In other illustrated embodiments, the method of the present invention can be employed to utilize the site scheduler so as to control the processor speed for each job step in order to get more predictable results.
The illustrated method and enhanced scheduler of the present invention may be employed in conjunction with the operations described above.
It may provide further benefits in the operation of a High Performance Computer cluster, or any computer system in terms of providing a method which allows for computer system users or administrators to provide input to the scheduling of programs, jobs, or job sets that enables the method being employed or performed by the computer system scheduler to utilize that input in making scheduling decisions. For example, a user could choose to maximize performance during running of a particular job by selecting not to allow power management by the scheduler. (It will be noted that power management by the hardware, BIOS, or operating system still may occur to avoid damaging equipment or for other reasons). In this manner users can “help” or assist the method employed or performed by the scheduler to make better decisions by providing at least some indication and information to the scheduler as to, for example, as to which jobs are most important, which jobs cannot employ processor frequency management, and which jobs must be completed within specific time periods.
In another illustrated embodiment that incorporates the teachings of the present invention, a selection by a user or administrator might provide a user with the capability of allowing power management with potential for increasing run time in return for reduced billing or charges incurred for running a particular program or job.
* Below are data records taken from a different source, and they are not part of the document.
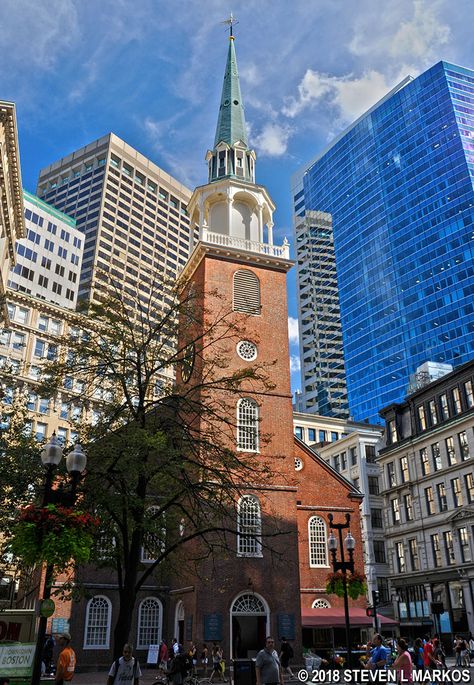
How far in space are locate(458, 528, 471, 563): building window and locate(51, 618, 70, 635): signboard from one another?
28012 millimetres

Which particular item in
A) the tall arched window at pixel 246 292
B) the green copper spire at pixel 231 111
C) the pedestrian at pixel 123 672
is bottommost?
the pedestrian at pixel 123 672

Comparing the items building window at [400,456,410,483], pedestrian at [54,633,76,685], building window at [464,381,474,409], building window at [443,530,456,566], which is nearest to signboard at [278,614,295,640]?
pedestrian at [54,633,76,685]

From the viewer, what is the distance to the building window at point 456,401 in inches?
1860

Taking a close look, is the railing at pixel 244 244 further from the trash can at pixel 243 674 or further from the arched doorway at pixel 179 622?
the trash can at pixel 243 674

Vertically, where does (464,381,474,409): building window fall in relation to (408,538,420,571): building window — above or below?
above

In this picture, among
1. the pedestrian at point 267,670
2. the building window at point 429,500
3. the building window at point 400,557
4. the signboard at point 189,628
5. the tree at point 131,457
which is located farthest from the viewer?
the building window at point 400,557

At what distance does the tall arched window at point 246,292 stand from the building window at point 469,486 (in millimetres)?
21312

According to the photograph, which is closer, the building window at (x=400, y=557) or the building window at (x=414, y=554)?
the building window at (x=414, y=554)

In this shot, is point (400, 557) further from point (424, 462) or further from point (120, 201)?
point (120, 201)

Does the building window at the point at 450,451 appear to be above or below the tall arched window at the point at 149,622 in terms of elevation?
above

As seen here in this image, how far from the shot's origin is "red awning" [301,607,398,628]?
32.3m

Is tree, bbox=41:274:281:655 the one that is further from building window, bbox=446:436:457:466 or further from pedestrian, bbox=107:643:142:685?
building window, bbox=446:436:457:466

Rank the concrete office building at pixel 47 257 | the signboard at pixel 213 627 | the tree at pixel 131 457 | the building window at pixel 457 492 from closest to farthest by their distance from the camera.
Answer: the tree at pixel 131 457
the signboard at pixel 213 627
the building window at pixel 457 492
the concrete office building at pixel 47 257

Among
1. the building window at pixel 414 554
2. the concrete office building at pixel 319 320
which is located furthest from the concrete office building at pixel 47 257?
the building window at pixel 414 554
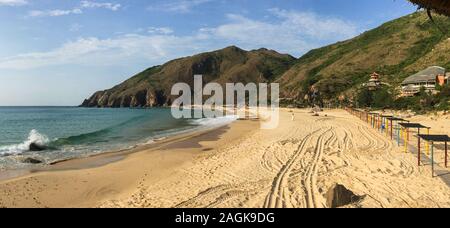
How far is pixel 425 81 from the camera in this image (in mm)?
48781

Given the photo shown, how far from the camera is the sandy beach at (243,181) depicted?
8.56 metres

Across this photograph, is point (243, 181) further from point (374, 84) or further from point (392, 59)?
point (392, 59)

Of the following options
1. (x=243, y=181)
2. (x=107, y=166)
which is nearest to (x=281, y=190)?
(x=243, y=181)

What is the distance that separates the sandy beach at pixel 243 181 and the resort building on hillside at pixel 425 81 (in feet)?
116

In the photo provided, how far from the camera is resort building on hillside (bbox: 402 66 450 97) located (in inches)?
1838

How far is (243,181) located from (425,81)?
153 feet

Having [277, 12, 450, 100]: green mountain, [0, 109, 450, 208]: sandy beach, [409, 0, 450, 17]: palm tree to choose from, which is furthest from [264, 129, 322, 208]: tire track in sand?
[277, 12, 450, 100]: green mountain

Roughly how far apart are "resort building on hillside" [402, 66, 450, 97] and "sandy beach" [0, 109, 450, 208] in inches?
1396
Connecting or associating billing, rates of resource usage accounting, or other “cost” or “charges” for running particular programs or jobs with user input describing desired or allowed power management by the scheduler would provide incentive for users to allow or select to have power management applied to their job(s). In a further enhancement, specific user jobs could be implicitly run and billed with permission given to apply power management based upon the job being run “from” a specific computer system user id (userid) source.
Reference to U.S. Provisional Patent Application 61/560,652 filed Nov. 16, 2011 This application claims priority to a U.S. Provisional Patent Application 61/560,652 Filed Nov. 16, 2011 titled “A MODIFIED BACKFILL SCHEDULER AND A METHOD EMPLOYING FREQUENCY CONTROL TO REDUCE PEAK CLUSTER POWER REQUIREMENTS” with first named inventor David A. Egolf, Glendale, Ariz. (US), which is expressly incorporated herein as though set forth in full.